Throughout the second season of FX's The Bridge, Marco Ruiz has been motivated by one thing: avenging his son's death. He finally got the chance to do so in Wednesday's episode, "Eye of the Deep"—so did he take it?
Thanks to some string-pulling by Fausto Galvan, who also knows what it's like to lose a son, Marco came face-to-face with Gus's killer, David Tate. The scenario Marco's been fantasizing about since the end of Season 1 became a reality when, with the help of a corrupt prison guard, Marco found himself standing over Tate, who was lying immobile in a hospital bed with a bandage over one eye (which was forcefully removed by another inmate earlier in the episode. Ick factor: 10).
However, when push came to shove, Marco couldn't bring himself to murder Tate—"not yet, anyway," he said. Instead, he opted to disgustingly shove his thumb into Tate's eye socket, in what was easily the most gruesome incident of televised hand-to-eye violence since the Game of Thrones fight between the Mountain and the Viper.
But is Marco incapable of killing a helpless man, or is he simply biding his time? What else does he have in store for Tate?
"[The scene] tells you everything about his nature," Demian Bichir said during a recent conference call with reporters. "Marco's a good person. He’s a good human being. And although he has this commitment to honor the life of his son, the death of his son, he knows that if he crosses that line he will become exactly the same person as the other guy. He will be another type of angry David Tate."
In the meantime, it's not clear how Fausto Galvan will react to Marco's inaction after he essentially delivered Tate's (one-eyed) head on a silver platter. Bichir is a standout minimalist actor in the role of Marco, and the scene between Fausto and Marco at the beginning of the episode conveyed how conflicted Marco feels over his relationship with the cartel leader. How much longer will he allow his personal vendetta to compromise the case he's working on?
"That's pretty much the interesting part of this journey that Marco’s going through," Bichir says. "I think he realizes that he shouldn’t expend more energy on small enemies, even though it was a big deal that this guy killed his son.
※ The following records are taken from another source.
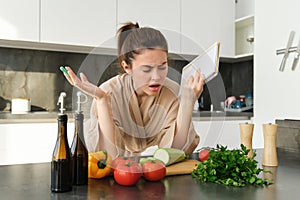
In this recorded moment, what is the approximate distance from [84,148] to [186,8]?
2.50 m

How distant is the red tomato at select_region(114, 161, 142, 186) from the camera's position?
3.13ft

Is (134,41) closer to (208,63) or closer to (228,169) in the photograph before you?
(208,63)

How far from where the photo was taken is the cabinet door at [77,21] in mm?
2715

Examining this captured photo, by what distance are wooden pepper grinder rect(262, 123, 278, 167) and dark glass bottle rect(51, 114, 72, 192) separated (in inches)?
29.0

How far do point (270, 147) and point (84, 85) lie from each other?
72 centimetres

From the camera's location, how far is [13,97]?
3010mm

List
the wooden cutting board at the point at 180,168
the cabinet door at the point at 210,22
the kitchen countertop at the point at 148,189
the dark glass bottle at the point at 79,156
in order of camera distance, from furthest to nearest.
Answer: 1. the cabinet door at the point at 210,22
2. the wooden cutting board at the point at 180,168
3. the dark glass bottle at the point at 79,156
4. the kitchen countertop at the point at 148,189

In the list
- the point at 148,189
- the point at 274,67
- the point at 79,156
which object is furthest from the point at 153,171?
the point at 274,67

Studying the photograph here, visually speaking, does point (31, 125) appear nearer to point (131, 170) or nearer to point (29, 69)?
point (29, 69)

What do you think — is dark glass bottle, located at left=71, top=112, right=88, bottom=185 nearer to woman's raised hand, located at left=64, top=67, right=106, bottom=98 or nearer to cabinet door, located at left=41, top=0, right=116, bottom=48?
woman's raised hand, located at left=64, top=67, right=106, bottom=98

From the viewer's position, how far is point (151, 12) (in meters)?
3.08

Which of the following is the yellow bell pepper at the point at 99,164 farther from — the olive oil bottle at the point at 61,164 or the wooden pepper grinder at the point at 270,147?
the wooden pepper grinder at the point at 270,147

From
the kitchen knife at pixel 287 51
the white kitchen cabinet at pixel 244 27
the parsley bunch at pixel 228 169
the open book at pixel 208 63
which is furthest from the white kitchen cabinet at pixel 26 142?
Answer: the white kitchen cabinet at pixel 244 27

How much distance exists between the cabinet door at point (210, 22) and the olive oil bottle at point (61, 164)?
2.39 m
But there’s a bigger task, there’s a greater good waiting for him to take some action on, and that’s what makes him reconsider all this. He’s been trying to get Fausto one way or another, and he can’t waste any more time. So, he believes that probably it’s not in his hands to make wrongs right in his own personal life, but there’s a greater task that he’s needed for."
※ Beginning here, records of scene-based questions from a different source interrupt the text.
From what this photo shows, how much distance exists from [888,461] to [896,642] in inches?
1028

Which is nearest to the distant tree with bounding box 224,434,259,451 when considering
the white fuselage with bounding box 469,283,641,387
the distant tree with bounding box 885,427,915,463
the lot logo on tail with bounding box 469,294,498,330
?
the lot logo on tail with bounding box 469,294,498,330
Of course, that might be easier said than done, as Marco is now caught between a rock and a hard place. With both Marco and Mexican businessman Sebastian Cerisola (Bruno Bichir, Demian's real-life brother) aware of the other's ties to Fausto, it's probably only a matter of time before Marco's partner Sonya discovers the connection as well.
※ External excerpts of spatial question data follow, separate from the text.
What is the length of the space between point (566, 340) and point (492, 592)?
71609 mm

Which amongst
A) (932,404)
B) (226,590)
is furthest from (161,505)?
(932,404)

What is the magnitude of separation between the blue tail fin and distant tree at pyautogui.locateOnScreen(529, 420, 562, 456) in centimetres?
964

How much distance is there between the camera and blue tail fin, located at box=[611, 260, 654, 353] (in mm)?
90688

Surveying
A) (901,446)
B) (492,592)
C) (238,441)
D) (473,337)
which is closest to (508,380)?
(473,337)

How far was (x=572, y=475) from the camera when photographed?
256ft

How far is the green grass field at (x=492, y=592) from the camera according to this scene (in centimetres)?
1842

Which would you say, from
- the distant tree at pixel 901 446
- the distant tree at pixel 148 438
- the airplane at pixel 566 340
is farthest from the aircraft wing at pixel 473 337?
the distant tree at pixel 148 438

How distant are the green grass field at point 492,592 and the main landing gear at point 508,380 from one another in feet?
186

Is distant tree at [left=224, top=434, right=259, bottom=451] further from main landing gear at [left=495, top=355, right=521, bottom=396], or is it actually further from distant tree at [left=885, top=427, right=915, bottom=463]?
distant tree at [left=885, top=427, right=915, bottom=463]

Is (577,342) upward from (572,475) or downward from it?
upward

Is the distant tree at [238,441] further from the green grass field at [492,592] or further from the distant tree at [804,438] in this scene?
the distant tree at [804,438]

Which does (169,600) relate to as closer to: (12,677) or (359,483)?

"Marco is constantly struggling between those two worlds," Bichir says. "He’s all the time in between heaven and hell in order to try to do the right thing, try to make things work. … He is literally transiting from one place to another, crossing this border pretty much every day and seeing the best and the worst of both worlds. I guess he never really knew how much of a human he could be until he was face-to-face with David Tate."
What do you think Marco's next move will be? And were you surprised by his encounter with Tate?